--- Start Dataset rows ---

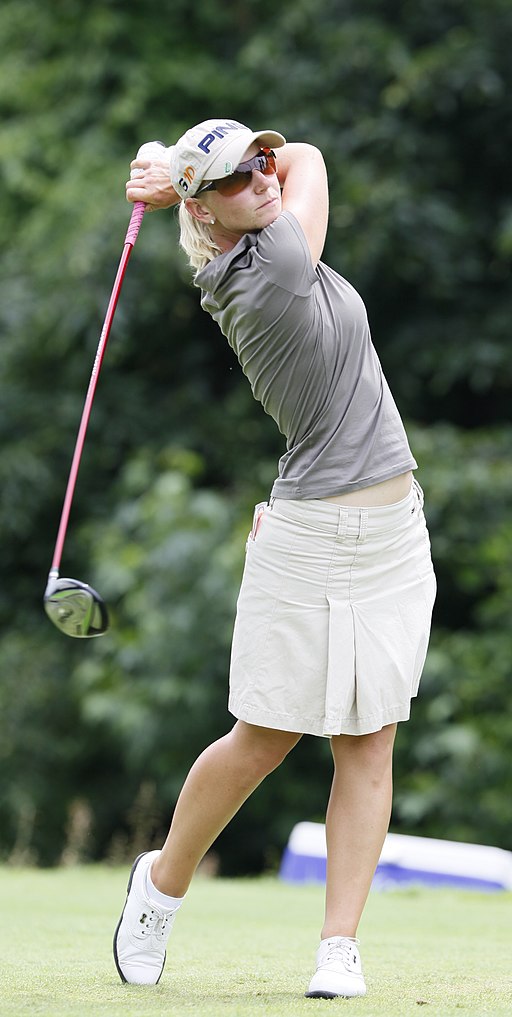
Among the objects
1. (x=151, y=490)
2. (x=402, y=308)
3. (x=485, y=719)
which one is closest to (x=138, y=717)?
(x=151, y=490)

--- End Dataset rows ---

→ **Goal**: Reproduce the lines above as a numbered list, omitting any blank lines and excluding the picture.

→ **Response to this task**:
1. Among the objects
2. 1. (x=151, y=490)
3. 2. (x=402, y=308)
4. 3. (x=485, y=719)
5. which one is closest to (x=138, y=717)?
6. (x=151, y=490)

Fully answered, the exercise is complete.